> _Selected extract_:
++++++++++
Kind of a bad day, but I'm grateful Lucky ferried me around and waited for me, and that now that my anesthesia is wearing off it's not hurting anywhere near as badly as it was. And if this root canal ends up being a good one that lasts a long time, I'll be happy to have spent around $105 on the whole thing, which I understand is considerably less than I'd pay in the US. Yay bargain dental work!

martes, 23 de enero de 2007

7 or 8 habits

So it seems that I am now obligated to listen to an audio file of 'The 7 Habits of Highly Effective People' and then read the follow up 'The 8th Habit'. It all started harmlessly enough. The Señora of my casa is the critical point in a love triangle, composed of her, her business associate Rodolfo and her boyfriend Jorge. They are part of the parade of people who come through the house and the café she owns, although because they were on 'una pausa' when I first showed up, I didn't meet Jorge for about a week. When Jorge re-entered the scene, Rodolfo said he never wanted to see la señora again, but he was at lunch the next day. Anyway, as far as I can tell, Rodolfo makes very little effort to be understandable to me in spanish, maybe because his real desire is to practice his english with me. At first I didn't mind too much because I was eager for the opportunity to show that I am not a complete dumbass. But then he quickly steered conversation to 'The 7 Habits of Highly Effective People' and offered to make me a copy of the audio files if I furnished a blank disk. So then each time I saw him after that, it was 'do you have the disk?'. So I got the disk, then it took several queries before I handed it over, and so now that I have the files I think the next line of questioning is going to be whether or not I've listened to it yet. So to keep things smooth I'd have to listen to the disk, I reckon. The practicing english kind of irks me, because I would be unintelligable to him in english if I spoke at my normal rate. But I speak in a way to be understandable to him, while he doesn't do that for me in Spanish. Possible self-absorption. In him, not in me. My own is already well known. Anyway, maybe these 7 or 8 habits will prove to be useful, as I've already been using a trick I learned from the Simpson's episode where Bart gets a copy of 'The 7 Habits of Highly Effective Pre-Teens'. When someone (a time suck or something like that) comes in your work space and starts talking, talking, talking and you want to get back to work, you stand up and thank them for dropping by and accompany them to the door. And I think I've been dismissed in the same manner as well. Maybe there are some other gems awaiting me?
++++++++++
> _Dataset entries_:
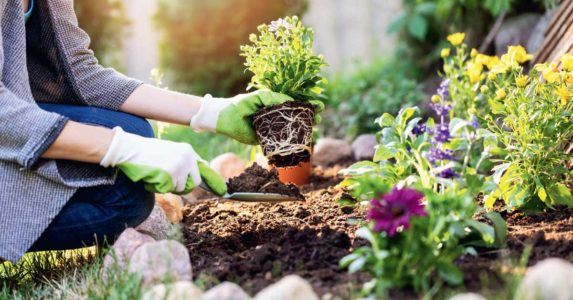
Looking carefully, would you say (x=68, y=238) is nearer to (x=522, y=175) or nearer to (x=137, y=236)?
(x=137, y=236)

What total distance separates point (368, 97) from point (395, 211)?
327 cm

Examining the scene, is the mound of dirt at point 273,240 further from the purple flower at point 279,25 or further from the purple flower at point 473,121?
the purple flower at point 279,25

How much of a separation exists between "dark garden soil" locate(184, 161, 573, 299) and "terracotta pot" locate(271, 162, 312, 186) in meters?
0.37

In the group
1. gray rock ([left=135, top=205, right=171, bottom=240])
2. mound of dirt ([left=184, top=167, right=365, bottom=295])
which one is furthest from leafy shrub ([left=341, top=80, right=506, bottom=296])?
gray rock ([left=135, top=205, right=171, bottom=240])

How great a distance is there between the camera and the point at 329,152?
4031 millimetres

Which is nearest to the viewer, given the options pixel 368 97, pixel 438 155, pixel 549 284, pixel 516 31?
pixel 549 284

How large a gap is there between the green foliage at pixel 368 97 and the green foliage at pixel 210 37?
0.71 m

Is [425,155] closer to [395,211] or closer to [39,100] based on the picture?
[395,211]

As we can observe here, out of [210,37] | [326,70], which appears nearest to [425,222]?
[210,37]

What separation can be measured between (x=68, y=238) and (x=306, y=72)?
3.17 feet

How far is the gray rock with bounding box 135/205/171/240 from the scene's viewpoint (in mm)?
2439

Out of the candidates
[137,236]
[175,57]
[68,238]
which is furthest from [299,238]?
[175,57]

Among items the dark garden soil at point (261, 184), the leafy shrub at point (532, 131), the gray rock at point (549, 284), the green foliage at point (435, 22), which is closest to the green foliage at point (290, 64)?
the dark garden soil at point (261, 184)

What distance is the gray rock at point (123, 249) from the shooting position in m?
1.97
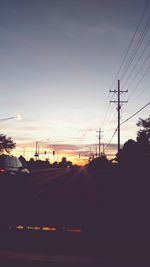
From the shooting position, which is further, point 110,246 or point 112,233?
point 112,233

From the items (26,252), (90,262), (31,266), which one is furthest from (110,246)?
(31,266)

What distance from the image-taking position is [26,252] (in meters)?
5.56

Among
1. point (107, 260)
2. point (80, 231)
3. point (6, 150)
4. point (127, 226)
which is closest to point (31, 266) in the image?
point (107, 260)

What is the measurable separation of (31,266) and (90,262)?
901mm

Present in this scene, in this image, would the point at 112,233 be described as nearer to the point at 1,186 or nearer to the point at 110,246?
the point at 110,246

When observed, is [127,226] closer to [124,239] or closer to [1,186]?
[124,239]

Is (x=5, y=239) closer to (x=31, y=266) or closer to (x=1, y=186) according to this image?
(x=31, y=266)

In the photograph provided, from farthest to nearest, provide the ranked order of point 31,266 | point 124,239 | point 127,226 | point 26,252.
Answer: point 127,226 → point 124,239 → point 26,252 → point 31,266

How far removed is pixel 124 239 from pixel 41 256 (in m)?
1.96

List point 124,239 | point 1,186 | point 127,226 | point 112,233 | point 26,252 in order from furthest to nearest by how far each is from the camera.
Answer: point 1,186 < point 127,226 < point 112,233 < point 124,239 < point 26,252

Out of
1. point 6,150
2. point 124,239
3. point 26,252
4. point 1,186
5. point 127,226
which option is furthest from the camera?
point 6,150

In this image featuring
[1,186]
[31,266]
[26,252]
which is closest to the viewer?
[31,266]

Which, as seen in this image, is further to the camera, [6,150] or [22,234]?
[6,150]

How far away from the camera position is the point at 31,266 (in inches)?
187
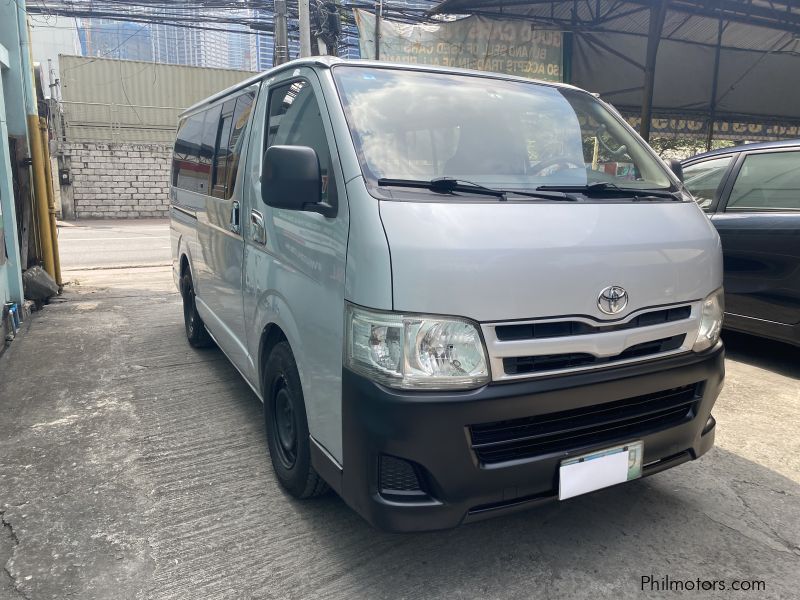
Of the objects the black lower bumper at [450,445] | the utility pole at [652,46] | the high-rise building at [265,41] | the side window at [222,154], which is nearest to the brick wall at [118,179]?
the high-rise building at [265,41]

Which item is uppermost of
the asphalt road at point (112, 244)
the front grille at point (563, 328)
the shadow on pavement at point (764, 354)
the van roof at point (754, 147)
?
the van roof at point (754, 147)

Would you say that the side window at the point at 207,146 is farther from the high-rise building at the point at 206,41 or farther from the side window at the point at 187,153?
the high-rise building at the point at 206,41

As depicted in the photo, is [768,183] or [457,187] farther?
[768,183]

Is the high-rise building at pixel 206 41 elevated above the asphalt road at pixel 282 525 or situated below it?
above

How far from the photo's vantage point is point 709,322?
2.55 metres

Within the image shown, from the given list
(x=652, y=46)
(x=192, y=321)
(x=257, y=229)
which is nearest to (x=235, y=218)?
(x=257, y=229)

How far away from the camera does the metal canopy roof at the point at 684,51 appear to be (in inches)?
486

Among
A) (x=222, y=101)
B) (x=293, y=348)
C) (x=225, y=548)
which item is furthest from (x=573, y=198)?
(x=222, y=101)

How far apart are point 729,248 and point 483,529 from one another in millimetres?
3421

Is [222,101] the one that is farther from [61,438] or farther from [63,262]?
[63,262]

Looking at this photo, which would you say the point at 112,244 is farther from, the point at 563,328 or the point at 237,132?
the point at 563,328

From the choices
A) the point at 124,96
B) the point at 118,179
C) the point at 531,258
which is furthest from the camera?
the point at 124,96

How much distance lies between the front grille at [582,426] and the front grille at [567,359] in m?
0.16

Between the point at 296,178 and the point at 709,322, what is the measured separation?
176 centimetres
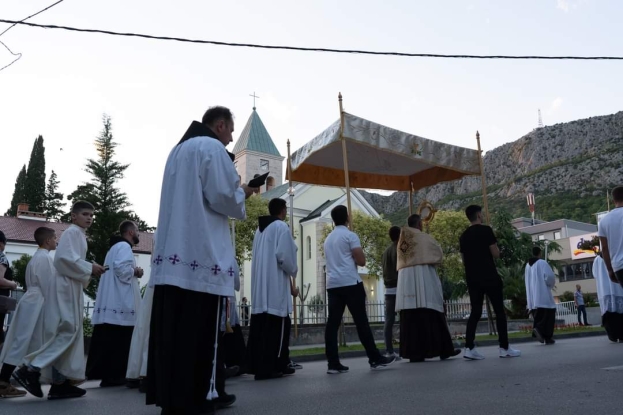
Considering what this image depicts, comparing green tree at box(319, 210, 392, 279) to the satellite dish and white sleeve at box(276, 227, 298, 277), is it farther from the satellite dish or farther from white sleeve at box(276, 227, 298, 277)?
white sleeve at box(276, 227, 298, 277)

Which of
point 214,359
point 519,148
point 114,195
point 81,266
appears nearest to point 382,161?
point 81,266

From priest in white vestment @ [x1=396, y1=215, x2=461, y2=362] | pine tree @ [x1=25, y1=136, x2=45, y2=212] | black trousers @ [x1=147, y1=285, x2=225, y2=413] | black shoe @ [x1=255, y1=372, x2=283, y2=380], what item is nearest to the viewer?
black trousers @ [x1=147, y1=285, x2=225, y2=413]

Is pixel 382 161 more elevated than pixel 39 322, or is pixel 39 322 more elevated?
pixel 382 161

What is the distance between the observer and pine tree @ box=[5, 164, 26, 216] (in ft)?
211

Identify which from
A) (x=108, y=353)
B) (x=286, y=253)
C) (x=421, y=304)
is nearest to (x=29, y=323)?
(x=108, y=353)

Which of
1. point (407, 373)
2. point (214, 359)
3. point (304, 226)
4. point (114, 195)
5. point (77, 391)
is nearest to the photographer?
point (214, 359)

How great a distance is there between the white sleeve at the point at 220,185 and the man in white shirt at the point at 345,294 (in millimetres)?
3581

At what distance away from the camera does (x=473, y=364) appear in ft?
23.4

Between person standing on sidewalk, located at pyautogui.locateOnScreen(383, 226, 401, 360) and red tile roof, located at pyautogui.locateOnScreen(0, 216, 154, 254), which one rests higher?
red tile roof, located at pyautogui.locateOnScreen(0, 216, 154, 254)

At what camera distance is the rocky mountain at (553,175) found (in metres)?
111

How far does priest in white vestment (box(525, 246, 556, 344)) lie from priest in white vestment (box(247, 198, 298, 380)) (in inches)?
265

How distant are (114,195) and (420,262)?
126ft

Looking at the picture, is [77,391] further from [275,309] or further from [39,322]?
[275,309]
++++++++++
> _Problem description_: In the blog entry headed "7 or 8 habits," why does Rodolfo's practicing English bother the writer? Answer in one to three sentences.

> _Your response_: If the writer spoke English at a normal rate, Rodolfo wouldn't understand, so the writer speaks in a way he can follow. Rodolfo doesn't do the same for the writer in Spanish.